Ironically, in September the mini-Budget was found not to have broken any rules, but only in the same way as a drunk driver who refuses to take a breathalyzer test.
Kwarteng regretted that circumventing the OBR’s judgment caused more unrest in the financial markets than failure.
Hunt’s fall statement has so far sparked no bond market outbursts, although at one point after his speech the pound was discounted by more than a penny against the US dollar.
In addition to checking the chancellor’s homework, the OBR made a sobering forecast for the economic path ahead, ruling that the UK is already in recession and predicting that half a million jobs will be lost as unemployment rising in the coming years.

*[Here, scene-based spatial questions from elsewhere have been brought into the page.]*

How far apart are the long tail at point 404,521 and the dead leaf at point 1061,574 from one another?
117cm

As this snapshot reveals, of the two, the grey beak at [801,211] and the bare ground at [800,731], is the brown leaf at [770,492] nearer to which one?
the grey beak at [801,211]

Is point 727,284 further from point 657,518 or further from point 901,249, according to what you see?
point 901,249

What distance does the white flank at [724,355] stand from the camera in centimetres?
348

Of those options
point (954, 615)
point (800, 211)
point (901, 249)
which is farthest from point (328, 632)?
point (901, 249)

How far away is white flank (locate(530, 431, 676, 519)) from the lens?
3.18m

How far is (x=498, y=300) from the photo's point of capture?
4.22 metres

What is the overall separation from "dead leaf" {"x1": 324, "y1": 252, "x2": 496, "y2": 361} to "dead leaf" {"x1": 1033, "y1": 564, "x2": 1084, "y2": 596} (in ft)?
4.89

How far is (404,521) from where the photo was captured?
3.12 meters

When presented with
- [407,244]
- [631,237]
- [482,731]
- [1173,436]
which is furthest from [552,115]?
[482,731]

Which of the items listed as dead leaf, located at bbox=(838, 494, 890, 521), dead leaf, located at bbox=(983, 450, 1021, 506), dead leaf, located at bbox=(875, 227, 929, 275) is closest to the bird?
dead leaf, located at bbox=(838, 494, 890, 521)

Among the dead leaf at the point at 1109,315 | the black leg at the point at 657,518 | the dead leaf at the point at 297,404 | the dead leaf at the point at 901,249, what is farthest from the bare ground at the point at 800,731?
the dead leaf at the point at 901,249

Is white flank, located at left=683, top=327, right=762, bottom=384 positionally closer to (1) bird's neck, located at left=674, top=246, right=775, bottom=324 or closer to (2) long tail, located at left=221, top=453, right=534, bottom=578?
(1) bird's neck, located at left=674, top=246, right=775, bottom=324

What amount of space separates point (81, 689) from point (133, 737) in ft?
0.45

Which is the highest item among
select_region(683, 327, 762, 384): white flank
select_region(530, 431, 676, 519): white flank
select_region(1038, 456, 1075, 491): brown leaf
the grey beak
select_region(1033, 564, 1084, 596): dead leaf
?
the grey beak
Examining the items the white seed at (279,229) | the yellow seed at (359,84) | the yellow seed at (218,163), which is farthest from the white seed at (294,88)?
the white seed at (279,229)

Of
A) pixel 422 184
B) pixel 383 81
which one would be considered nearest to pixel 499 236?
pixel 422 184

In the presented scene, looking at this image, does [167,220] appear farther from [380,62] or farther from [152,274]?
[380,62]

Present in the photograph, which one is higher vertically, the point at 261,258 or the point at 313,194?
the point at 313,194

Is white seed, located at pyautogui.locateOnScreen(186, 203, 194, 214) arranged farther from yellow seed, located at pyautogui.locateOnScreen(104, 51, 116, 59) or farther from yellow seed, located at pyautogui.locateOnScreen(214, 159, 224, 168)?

Meanwhile, borrowing will rise to £177bn and the cost of just paying the interest on the government’s mountain of debt will reach an eye-watering £120bn for the current fiscal year alone.
A freeze on income tax thresholds coupled with pressure on businesses will help push the overall UK tax burden to its highest level since World War II.
Disposable income, eroded by inflation, will fall by 7 percent in the coming years, wiping out the previous eight years of growth.
Still, economic forecasts are notoriously slippery and things could get better or much worse. An end to the war in Ukraine could lead to lower energy prices, lower inflation and recovery.
But an escalation of the war, driving gas prices back to their summer highs, could add another £42bn in loans next year, while an additional one percentage point interest rate hike would add around £25bn a year.
The picture for government spending looks bleakest from 2025, when Hunt plans government departments to receive £28 billion a year less than previously planned.
Paul Johnson, director of the Institute for Fiscal Studies, said: ‘Delaying all difficult decisions until after the next general election casts doubt on the credibility of these plans.
“The tight spending plans after 2025 in particular can test credulity.”
But he added that given the uncertainty of forecasts and the damage cuts could cause, the decision to backload them was “probably the right thing to do.”